P(3HB) content was also dependent on the pha gene order within the operon. Recombinant E. coli strains produced P(3HB) at levels ranging from 31 to 57% (wt/wt) of the dry cell weight after 72 h of cultivation. The highest P(3HB) content was observed in strain 6 (CBA).

Effect of the gene order on P(3HB) molecular weight.

As listed in Table 2, the four strains produced UHMW-P(3HB) with M_ws exceeding 3 × 10⁶ after 72 h of cultivation. The highest-molecular-weight P(3HB) was observed in strain 1 (ABC), and the P(3HB) with the next highest molecular weight was accumulated in strain 4 (BCA). In contrast, strains 5 (CAB) and 6 (CBA) produced relatively low-molecular-weight P(3HB).

The molecular weight distributions of the P(3HB)s synthesized by the six strains after 12 h and 72 h of cultivation are shown in Fig. 3. The most narrow molecular weight distribution was observed for the P(3HB) synthesized by strain 1 (ABC) at 72 h. The polymers produced in this strain had a polydispersity (M_w/M_n) of 1.7, as shown in Table 2. The P(3HB) synthesized by strain 4 (BCA) also had a narrow polydispersity of 2.2. On the other hand, the P(3HB)s synthesized by strains 5 (CAB) and 6 (CBA) had broad molecular weight distributions, and the polydispersities (M_w/M_n) were 3.3 and 3.8, respectively. Comparison of the P(3HB) molecular weight distributions produced by the strains at 12 h and 72 h revealed that molecular weight of P(3HB) collected from cells at 12 h tended to be higher than that of P(3HB) collected from cells at 72 h.

Expression levels of pha genes.

The relationship between pha gene expression level and gene order is shown in Fig. 4. The x axis displays the gene order; that is, the gene closest to the promoter is represented by 1, whereas the gene furthest from the promoter is represented by 3. The y axis shows the relevant mRNA abundances of pha genes compared to 16S rRNA gene abundance. These three graphs clearly indicate that the gene closest to the promoter showed higher levels of gene expression. In addition, when ihfB (integration host factor subunit β gene) (3, 4, 6) was used as a housekeeping gene, the same expression pattern of pha genes was obtained (data not shown). The expression level of phaC was relatively lower than those of phaA and phaB. One reason for this difference may be the difference in the efficiency of reverse transcription among target genes. This phenomenon was also observed in a previous transcriptional analysis of R. eutropha (11).

Levels of production of P(3HB) synthesis enzymes.

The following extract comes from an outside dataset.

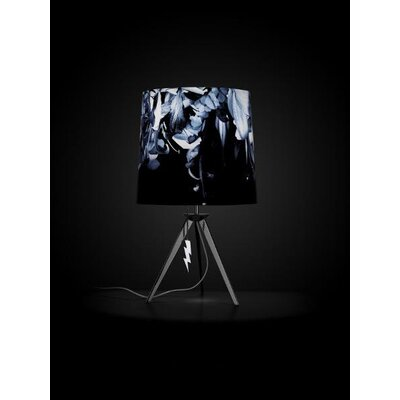 Foscarini Diesel Graf Table Lamp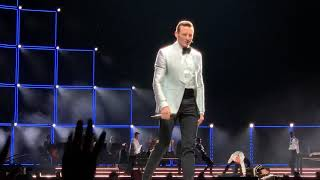 Hugh Jackman opening songs at Houston Concert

In order to assess the 3-ketothiolase (PhaA), acetoacetyl-CoA reductase (PhaB), and PHA synthase (PhaC) expression levels and activity levels in each recombinant E. coli strain, enzyme activity assays and Western blotting were performed using cells collected at 12 h (in exponential growth phase). Figure 5 shows the 3-ketothiolase (PhaA), acetoacetyl-CoA reductase (PhaB), and PHA synthase (PhaC) proteins detected by Western blotting and the specific activity of each enzyme determined as described in Materials and Methods. Enzyme expression levels were different for each strain (Fig. 5). The specific activities of the enzymes were positively correlated with the expression of each specific enzyme as determined by Western blotting. This result suggests that expressed enzymes from pGETS109 plasmids were properly folded and enzymatically active in the cells. Additionally, there was a tendency for protein expression levels of the PHA synthesis enzymes to be positively correlated with mRNA levels of the pha genes.

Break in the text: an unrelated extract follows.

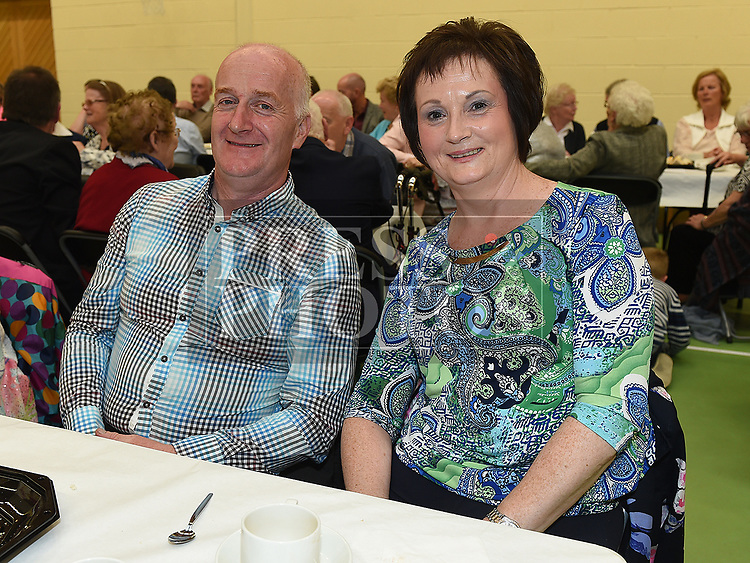 Anne and Frank Ward at the after mass party in the Monastery National School Ardee for Canon Peter Murphy who was celebrating 40 years in the priesthood. Photo:Colin Bell/pressphotos.ie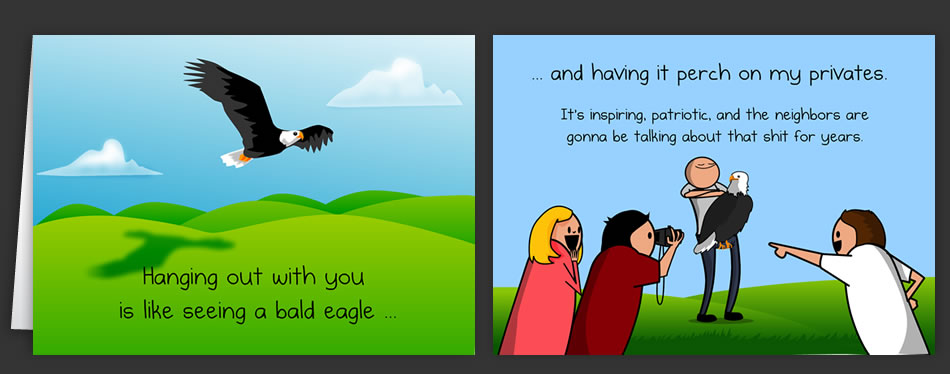 Horrible Cards: Greeting Cards by The Oatmeal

Fig 5 — Western blot analysis and enzyme activities of PHA synthase (PhaC_Re) and the monomer-supplying enzymes (PhaA_Re and PhaB_Re) in recombinant *E. coli* DH5α harboring pGETS109-*pha* series plasmids. A crude extract (1 μg for PhaA_Re and PhaB_Re, 5 μg for PhaC_Re) was prepared from each recombinant strain and was used for Western blot analysis. Enzyme assays were performed spectrophotometrically using appropriate amounts of crude extract and calculated specific activities (see Materials and Methods). Each enzyme assay was carried out in triplicate, and results are shown as averages with standard deviations.

Relationship of PhaC activity level to P(3HB) accumulation level and P(3HB) molecular weight.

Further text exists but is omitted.